» **Job**:
Reproduce the dplyr notes verbatim from "Creates new columns" to "such horrific losses?".

» **Reading text**:
Unlike `filter()`, `select()` picks columns of a tibble

In [None]:
select(deniro_good, movie_title, imdb_score)

In [None]:
select(deniro_good, director_name:actor_2_name)[1:10,]

Can also use `-` to eliminate columns:

In [None]:
select(deniro_good, -(director_name:actor_2_name))

Also includes convenience functions like `contains("actor")` and
`num_range("var",1:3)`

### The `arrange()` function

Orders rows in increasing order of any chosen column
* Additional columns can be provided to break ties
* `desc()` can be used to sort in decreasing order

Missing values always go at the end

In [None]:
tmp <- arrange(movies, imdb_score)

In [None]:
tmp <- arrange(movies, imdb_score, gross)

In [None]:
tmp <- arrange(movies, desc(imdb_score), desc(gross))

### The `mutate()` function

Creates new columns at the end of current data.frame

In [None]:
movies %>% 
     select(movie_title, imdb_score, gross, budget) %>%
     mutate(succ = gross/budget) %>%
     arrange((succ)) %>% .[1:20,]

Why are some movies making such horrific losses?

`mutate` can refer to functions just created



In [None]:
movies %>% 
  select(movie_title, imdb_score, gross, budget) %>%
  mutate(succ = gross-budget, perc= 100*succ/budget) %>%
  distinct %>% arrange(desc(succ))

`distinct()` is a useful function to remove repeated rows
+ can provide column names as arguments for partial repetitions

`transmute()` is useful if we only care about the new column

###  `summarise()` and `group_by()`

Summarise collapses a dataframe to a single row:

In [None]:
summarise(movies, score = mean(imdb_score))

Becomes very powerful in conjunction with `group_by()`

In [None]:
top_dir <- movies %>% group_by(director_name) %>% 
        summarise(score = mean(imdb_score)) %>% 
        arrange(desc(score)) 
top_dir[1:15,]

`n()` is a convenient function to get number of elements

In [None]:
top_dir <- movies %>% group_by(director_name) %>% 
        summarise(count=n(), score = mean(imdb_score)) %>% 
        arrange(desc(score)) %>% 
        filter(count>=5)
top_dir

In [None]:
yr_scr <- movies %>% group_by(title_year) %>% 
         summarise(count=n(), score = median(imdb_score), 
                              ymin = quantile(imdb_score,.1),
                              ymax=quantile(imdb_score,.9)) %>% 
         arrange(score) %>% filter(count>=5)

In [None]:
ggplot(yr_scr , aes(x=title_year, y = score)) + 
    geom_line() + 
    geom_errorbar(aes(ymin=ymin,ymax=ymax))

Can have nested groupings (can revert with `ungroup()`)

In [None]:
act_dir<-movies %>% group_by(actor_1_name,director_name) %>% 
        distinct(movie_title, .keep_all = T) %>%
        summarise(num = n(), scr = mean(imdb_score), 
                  ttl = paste(movie_title, collapse=";")) %>% 
        arrange(desc(scr)) %>% filter(num>2) %>% 
        select(actor_1_name,director_name,num, scr,ttl)

» **Provided data**:
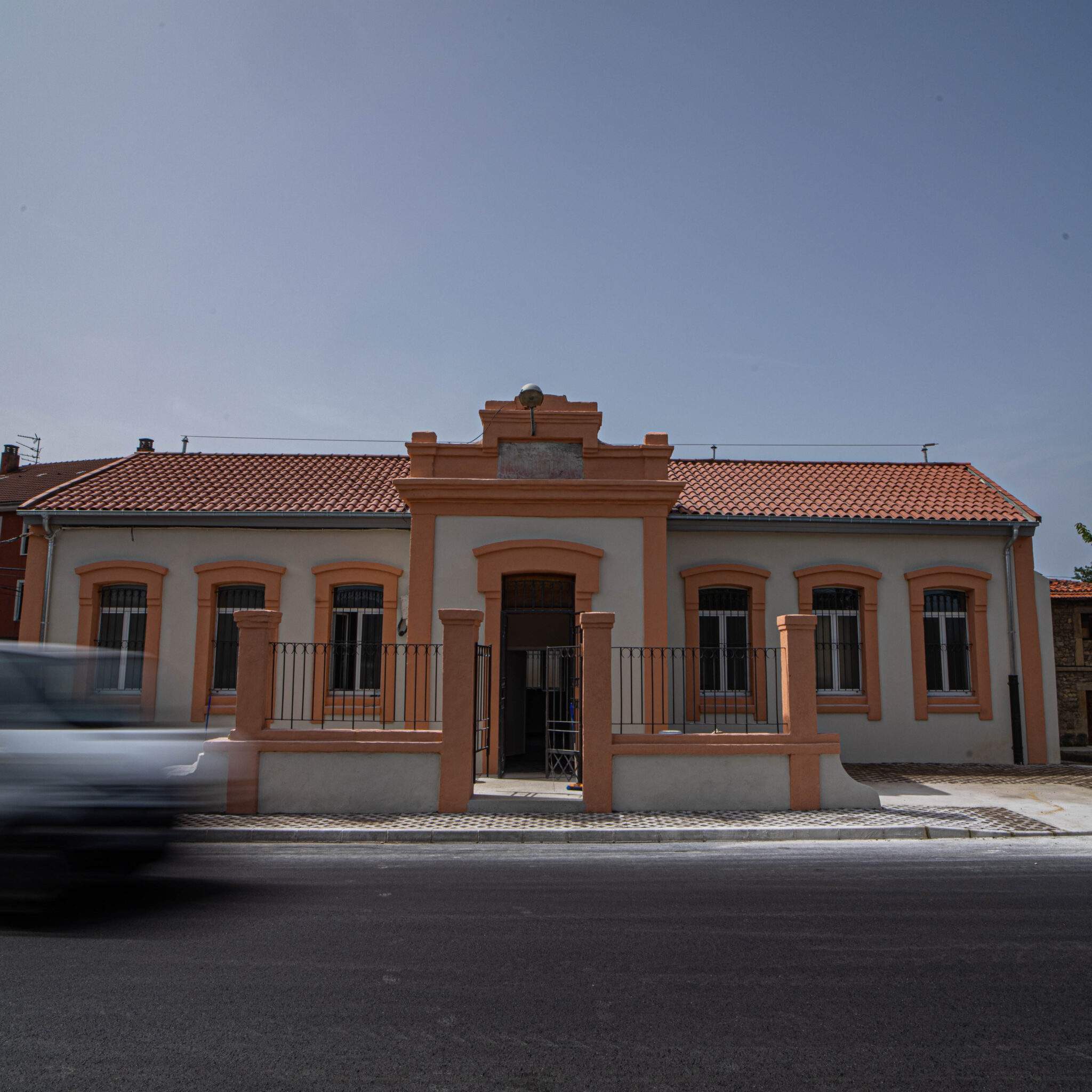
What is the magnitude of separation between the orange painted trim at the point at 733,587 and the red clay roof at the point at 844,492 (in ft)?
3.30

» **Solution to the exercise**:
Creates new columns at the end of current data.frame

In [None]:
movies %>% 
     select(movie_title, imdb_score, gross, budget) %>%
     mutate(succ = gross/budget) %>%
     arrange((succ)) %>% .[1:20,]

Why are some movies making such horrific losses?